If it walks like a duck… acts like a duck… quacks like a duck, well then it’s probably a chicken.
If it walks like a duck… acts like a duck… quacks like a duck, well then it’s probably a chicken.
Anyone else out there as confused as me when it comes to no one being able to point out reality in the world?
Recently a team consisting of 12-to-14-year-old girls were disqualified from further participating in the nationally televised championship game at the Junior Little League World Series in Kirkland, Washington.
Apparently six of the girls on this team posed for a picture that showed them gloating. The photo was posted on social media site Snapchat of the teammates flipping the bird under the caption, “watch out host.”
Deemed immediately “inappropriate” the league explained their “policies regarding unsportsmanlike conduct,” and disqualified the team which was contending for the 2017 world championship.
Talk about a whirlwind starter. However, that wasn’t enough, there’s more wood to throw on this fire.
The coach later announced the incident was retaliation to “several incidents of harassment” perpetrated by the other team members during a previous game where a player and an adult coach were ejected after being caught apparently cheating.
Need a little more heat? Well the team caught cheating replaced the disqualified team in the playoffs. That blew the lid off the preverbal pot and the social media blew up with complaints.
Many people supported the disqualified team but spoke out against the childish behavior and the post— citing the idiom of “kids will be kids” as an excuse — while questioning the league’s “policies regarding unsportsmanlike conduct.” Some posters even said the league was wrong for the extreme punishment of the girls because “flipping someone off isn’t really that big of a deal anymore.” Others believed the player who posted the picture should have carried the brunt of the disqualifying punishment, allowing the others to continue playing in the tournament.

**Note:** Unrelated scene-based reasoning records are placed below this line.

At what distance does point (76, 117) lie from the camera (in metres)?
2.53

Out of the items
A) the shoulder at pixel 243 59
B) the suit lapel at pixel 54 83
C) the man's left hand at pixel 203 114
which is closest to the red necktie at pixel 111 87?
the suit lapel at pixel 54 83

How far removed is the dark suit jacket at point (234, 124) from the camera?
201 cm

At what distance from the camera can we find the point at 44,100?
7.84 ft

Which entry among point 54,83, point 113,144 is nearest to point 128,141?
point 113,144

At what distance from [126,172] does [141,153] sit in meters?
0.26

A few agreed with the Little League’s decision but admitted it’s a “hard lesson” to learn at such a young age.
This is a microcosm of the problems within communities across the world.
No one wants to accept the blame when something goes wrong, and these girls learned that lesson well. Ultimately, being young juveniles old enough to know this particular action is disrespectful, it was their fault. They stood and posed for this picture without any apparent reservations. Yes the person who took it is just as guilty, and so is are the people who posted it. So is the coach and possibly a few parents, because it’s apparent they weren’t keeping an eye on the team.
Who was supposed to teach the team, the individuals themselves, that it was wrong in the first place and there’s consequences to a person’s wrong actions? A child who knows they will get in trouble — what ever that punishment might be — when they get home are inclined to not be involved in bad behavior in the first place.
Punishment? What a medieval concept!
Every human makes mistakes, but it’s how those mistakes are corrected that make us better people.
The whole point of participating in sports is to learn how to work as a team and
use sportsmanship. It seems the lessons are being skewed. While the girls involved are probably not bad children, there is a problem that this behavior is considered nothing to get worked up over and slightly acceptable to the grown ups.
Talk about confusing messages regarding acceptable behavior.
This isn’t just about a softball game; this is about our society as a whole. From the president of the United States and politicians, to the movers and shakers of our times and the common people, families struggling to get by, no body is standing up with a virtuous heart and saying “Yep, I have messed up and done a bad thing that hurt someone. And I’m sorry.”
Whether it’s kids or adults it’s time to take the blame for the faults in this world and then work toward change. If there is punishment for those actions, well, it might not be politically correct, but it’s about time society as a whole starts calling out the ducks of this world when they see them.